Twisted front forks? – 29 Sep 2016.

Well folks, this could be a long post! Ever since I have owned The Fire Bike the handlebars have been turned slightly to the right when riding in a straight line. I’ve always thought that the handlebar mounts were a bit bent and just lived with it. As I’ve said before, I’m no riding god and pretty much just ride what I’m presented with. When I took the bike for its MOT test last week the tester commented on this trait and suggested the forks could be twisted in their yokes. I thought that I had better take a look.

The first thing I did was to clamp some timber to each side of the rear wheel. I then clamped the front wheel in straight-ahead alignment using some thin pieces of plywood on each side as shims.



I could now see how far out the alignment of the ‘bars were.


It doesn’t look much but, what you might just be able to make out is that the instrument binnacle is turned to the right as well, meaning the top fork yoke is the same.
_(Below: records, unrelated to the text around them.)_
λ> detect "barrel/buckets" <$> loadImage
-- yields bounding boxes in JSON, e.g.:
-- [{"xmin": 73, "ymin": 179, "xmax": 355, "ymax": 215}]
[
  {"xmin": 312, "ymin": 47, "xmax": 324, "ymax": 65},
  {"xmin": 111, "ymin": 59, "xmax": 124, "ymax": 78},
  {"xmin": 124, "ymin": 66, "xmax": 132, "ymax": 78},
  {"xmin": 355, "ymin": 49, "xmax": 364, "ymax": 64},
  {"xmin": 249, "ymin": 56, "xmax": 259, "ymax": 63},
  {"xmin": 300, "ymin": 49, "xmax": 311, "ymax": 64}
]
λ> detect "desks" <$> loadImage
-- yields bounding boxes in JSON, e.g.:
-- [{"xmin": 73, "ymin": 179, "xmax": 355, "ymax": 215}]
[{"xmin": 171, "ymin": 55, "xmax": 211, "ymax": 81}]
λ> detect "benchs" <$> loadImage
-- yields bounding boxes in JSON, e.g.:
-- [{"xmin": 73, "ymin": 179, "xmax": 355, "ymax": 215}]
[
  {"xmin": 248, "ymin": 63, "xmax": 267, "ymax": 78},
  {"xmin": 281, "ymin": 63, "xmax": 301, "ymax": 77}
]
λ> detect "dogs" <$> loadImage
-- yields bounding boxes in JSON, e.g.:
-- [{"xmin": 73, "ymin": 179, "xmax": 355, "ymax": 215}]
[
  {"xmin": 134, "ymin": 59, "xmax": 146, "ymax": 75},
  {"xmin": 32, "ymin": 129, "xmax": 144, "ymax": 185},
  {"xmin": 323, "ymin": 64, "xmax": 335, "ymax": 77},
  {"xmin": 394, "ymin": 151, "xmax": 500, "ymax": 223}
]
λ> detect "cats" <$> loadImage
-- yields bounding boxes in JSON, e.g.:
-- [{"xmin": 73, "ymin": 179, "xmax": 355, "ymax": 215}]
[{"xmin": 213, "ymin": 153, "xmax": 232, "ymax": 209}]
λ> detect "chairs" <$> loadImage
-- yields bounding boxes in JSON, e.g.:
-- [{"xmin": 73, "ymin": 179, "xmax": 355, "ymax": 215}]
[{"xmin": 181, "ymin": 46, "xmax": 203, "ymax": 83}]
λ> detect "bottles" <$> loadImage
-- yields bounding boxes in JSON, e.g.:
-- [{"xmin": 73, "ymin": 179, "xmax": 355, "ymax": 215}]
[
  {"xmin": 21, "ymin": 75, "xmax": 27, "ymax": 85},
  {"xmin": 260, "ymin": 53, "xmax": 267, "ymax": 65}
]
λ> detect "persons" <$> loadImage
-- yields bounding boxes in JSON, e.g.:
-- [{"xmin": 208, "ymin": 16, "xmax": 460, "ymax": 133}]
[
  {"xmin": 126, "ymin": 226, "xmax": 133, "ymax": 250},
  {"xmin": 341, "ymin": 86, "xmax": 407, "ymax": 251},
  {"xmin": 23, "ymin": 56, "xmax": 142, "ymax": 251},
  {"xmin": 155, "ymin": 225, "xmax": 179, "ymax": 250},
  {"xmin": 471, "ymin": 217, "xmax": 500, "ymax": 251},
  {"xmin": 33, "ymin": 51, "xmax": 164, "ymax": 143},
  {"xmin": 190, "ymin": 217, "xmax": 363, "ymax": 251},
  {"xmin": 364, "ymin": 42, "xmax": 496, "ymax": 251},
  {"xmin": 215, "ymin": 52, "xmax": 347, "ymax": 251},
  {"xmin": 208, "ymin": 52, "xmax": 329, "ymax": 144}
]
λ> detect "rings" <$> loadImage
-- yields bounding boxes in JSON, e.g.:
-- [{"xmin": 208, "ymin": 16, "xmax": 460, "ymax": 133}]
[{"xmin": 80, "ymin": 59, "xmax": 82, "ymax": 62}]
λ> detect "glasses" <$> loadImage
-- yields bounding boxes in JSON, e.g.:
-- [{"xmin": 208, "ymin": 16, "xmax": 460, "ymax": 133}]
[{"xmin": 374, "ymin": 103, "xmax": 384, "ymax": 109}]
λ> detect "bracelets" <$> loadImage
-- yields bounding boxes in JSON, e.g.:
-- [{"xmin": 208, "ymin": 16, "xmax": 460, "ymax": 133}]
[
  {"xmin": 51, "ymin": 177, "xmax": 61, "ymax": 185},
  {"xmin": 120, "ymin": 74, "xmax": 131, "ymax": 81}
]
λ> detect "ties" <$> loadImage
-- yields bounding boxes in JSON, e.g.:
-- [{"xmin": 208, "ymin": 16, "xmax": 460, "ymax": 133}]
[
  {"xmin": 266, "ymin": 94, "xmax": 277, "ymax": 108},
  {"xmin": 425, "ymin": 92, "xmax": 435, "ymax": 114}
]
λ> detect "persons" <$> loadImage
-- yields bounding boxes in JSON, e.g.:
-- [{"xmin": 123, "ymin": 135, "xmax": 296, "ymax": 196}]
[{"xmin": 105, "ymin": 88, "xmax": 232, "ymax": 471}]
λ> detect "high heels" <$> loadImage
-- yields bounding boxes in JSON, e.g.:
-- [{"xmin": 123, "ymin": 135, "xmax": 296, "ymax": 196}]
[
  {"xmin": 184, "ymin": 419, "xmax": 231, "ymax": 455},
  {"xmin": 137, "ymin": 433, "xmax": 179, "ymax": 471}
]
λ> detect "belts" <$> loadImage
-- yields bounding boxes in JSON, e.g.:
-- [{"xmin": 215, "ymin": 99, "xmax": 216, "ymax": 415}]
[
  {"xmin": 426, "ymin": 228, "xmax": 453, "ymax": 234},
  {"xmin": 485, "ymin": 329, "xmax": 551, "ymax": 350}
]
I decide that I would undo the pinch bolts on the lower yoke to see if everything would spring back into alignment but, I found that to do this I needed to remove the screen/fairing first. The pinch bolt is actually a through bolt so I needed to be able to get to the nut on the back of it as well.
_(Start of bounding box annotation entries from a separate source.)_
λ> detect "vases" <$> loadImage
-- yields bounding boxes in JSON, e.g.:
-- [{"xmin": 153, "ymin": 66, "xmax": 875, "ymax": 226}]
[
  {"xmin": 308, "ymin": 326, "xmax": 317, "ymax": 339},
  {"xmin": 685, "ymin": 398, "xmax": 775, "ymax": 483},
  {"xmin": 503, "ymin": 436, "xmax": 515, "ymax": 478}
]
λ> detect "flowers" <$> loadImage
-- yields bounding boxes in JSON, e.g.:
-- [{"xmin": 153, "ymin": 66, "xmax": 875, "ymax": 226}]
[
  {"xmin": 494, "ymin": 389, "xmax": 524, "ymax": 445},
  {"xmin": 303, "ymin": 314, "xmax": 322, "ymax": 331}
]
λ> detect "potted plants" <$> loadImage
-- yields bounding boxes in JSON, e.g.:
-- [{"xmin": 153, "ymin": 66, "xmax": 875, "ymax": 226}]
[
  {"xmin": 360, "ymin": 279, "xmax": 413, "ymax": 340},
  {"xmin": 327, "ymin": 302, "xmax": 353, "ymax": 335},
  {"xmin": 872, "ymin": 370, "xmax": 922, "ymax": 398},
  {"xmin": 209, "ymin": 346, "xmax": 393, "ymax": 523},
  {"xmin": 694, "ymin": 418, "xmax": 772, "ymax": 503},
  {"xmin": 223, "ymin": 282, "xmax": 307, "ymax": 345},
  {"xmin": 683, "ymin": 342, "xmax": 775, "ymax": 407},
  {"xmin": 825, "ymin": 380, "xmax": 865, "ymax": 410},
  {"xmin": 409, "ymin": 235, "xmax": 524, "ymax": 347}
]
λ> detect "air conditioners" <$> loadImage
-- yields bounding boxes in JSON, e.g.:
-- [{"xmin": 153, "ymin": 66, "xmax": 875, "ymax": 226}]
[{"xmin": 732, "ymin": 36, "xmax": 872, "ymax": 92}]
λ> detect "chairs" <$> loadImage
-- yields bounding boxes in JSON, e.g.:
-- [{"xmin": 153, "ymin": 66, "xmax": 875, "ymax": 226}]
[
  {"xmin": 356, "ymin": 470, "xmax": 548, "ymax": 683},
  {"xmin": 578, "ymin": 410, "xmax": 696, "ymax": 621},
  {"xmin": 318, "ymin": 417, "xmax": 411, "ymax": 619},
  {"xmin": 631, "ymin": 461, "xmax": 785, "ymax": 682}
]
Due to the way the indicators are fitted, these had to come off before the fairing. It was easy enough to go into the headlamp and disconnect the wires but the connectors had to be cut off as they won’t pass through the headlamp mountings.


That was the easy bit! The indicators have rubber stalks with a square drive fitted up against the fairing. They are screwed into the fixings for the headlamp. Turning these square drives is pretty well impossible without causing damage to the fairing. I found that I could loosen the headlamp nut between the fairing and headlamp bracket. Then hold the indicator stem still with a spanner on the square while tightening the headlamp mounting up again. This gradually wound the indicator and stalk off and I managed to keep the headlamp in alignment.
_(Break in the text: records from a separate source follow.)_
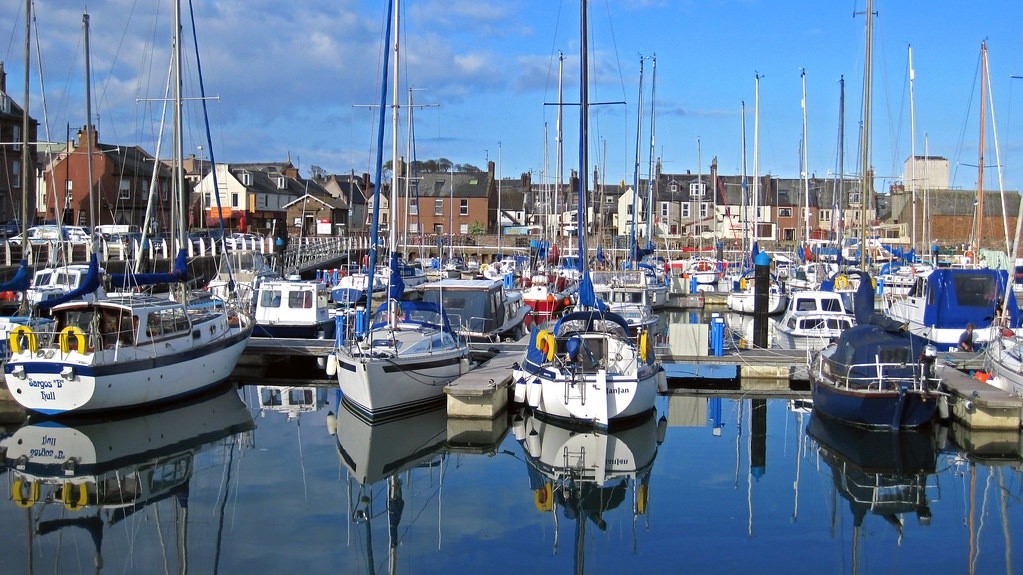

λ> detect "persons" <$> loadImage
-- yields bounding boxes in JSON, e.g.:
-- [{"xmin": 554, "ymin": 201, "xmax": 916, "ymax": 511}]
[
  {"xmin": 957, "ymin": 323, "xmax": 975, "ymax": 352},
  {"xmin": 991, "ymin": 301, "xmax": 1008, "ymax": 330}
]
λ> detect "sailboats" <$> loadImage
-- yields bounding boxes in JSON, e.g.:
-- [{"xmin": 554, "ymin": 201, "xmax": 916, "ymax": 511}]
[
  {"xmin": 325, "ymin": 397, "xmax": 449, "ymax": 575},
  {"xmin": 0, "ymin": 0, "xmax": 1023, "ymax": 432},
  {"xmin": 805, "ymin": 407, "xmax": 947, "ymax": 575},
  {"xmin": 510, "ymin": 406, "xmax": 668, "ymax": 575},
  {"xmin": 0, "ymin": 378, "xmax": 258, "ymax": 575}
]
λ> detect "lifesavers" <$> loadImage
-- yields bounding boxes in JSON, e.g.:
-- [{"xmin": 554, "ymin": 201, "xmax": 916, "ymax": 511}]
[
  {"xmin": 58, "ymin": 325, "xmax": 88, "ymax": 356},
  {"xmin": 9, "ymin": 325, "xmax": 38, "ymax": 352},
  {"xmin": 536, "ymin": 329, "xmax": 558, "ymax": 361},
  {"xmin": 740, "ymin": 278, "xmax": 746, "ymax": 288},
  {"xmin": 12, "ymin": 480, "xmax": 40, "ymax": 508},
  {"xmin": 638, "ymin": 484, "xmax": 648, "ymax": 514},
  {"xmin": 61, "ymin": 482, "xmax": 88, "ymax": 511},
  {"xmin": 533, "ymin": 482, "xmax": 554, "ymax": 511},
  {"xmin": 640, "ymin": 329, "xmax": 650, "ymax": 362},
  {"xmin": 835, "ymin": 276, "xmax": 847, "ymax": 288}
]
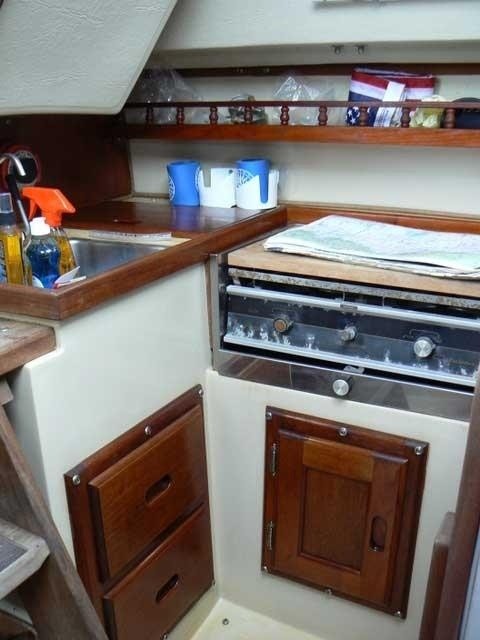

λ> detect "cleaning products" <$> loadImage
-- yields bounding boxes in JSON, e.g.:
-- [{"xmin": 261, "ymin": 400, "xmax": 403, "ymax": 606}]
[
  {"xmin": 0, "ymin": 193, "xmax": 26, "ymax": 286},
  {"xmin": 21, "ymin": 187, "xmax": 81, "ymax": 280}
]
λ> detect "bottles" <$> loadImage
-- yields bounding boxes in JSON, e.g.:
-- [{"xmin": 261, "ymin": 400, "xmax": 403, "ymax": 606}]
[
  {"xmin": 1, "ymin": 189, "xmax": 35, "ymax": 286},
  {"xmin": 22, "ymin": 213, "xmax": 61, "ymax": 289}
]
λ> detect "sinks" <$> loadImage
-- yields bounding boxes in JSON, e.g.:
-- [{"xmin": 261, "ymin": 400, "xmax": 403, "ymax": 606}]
[{"xmin": 1, "ymin": 237, "xmax": 170, "ymax": 289}]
With the indicators removed I temporarily put the headlamp back together. I decided that I would remove the fairing leaving the chrome brackets fitted to the handlebar clamps and the short black brackets attached to the fairing by undoing the two nuts and bolts at each side.



Now I could get back to releasing those fork pinch bolts. I slackened them completely. Lots of flakes of red paint were shed from the nuts and bolts. I’d noticed before that the front end of the bike seems to have been given a coat of paint while assembled.

I had already removed all the timber and bounced the forks a few times. Then, with the front wheel between my knees, I tried to force the handlebars from side to side. I re-clamped the wheels and took another look at the alignment.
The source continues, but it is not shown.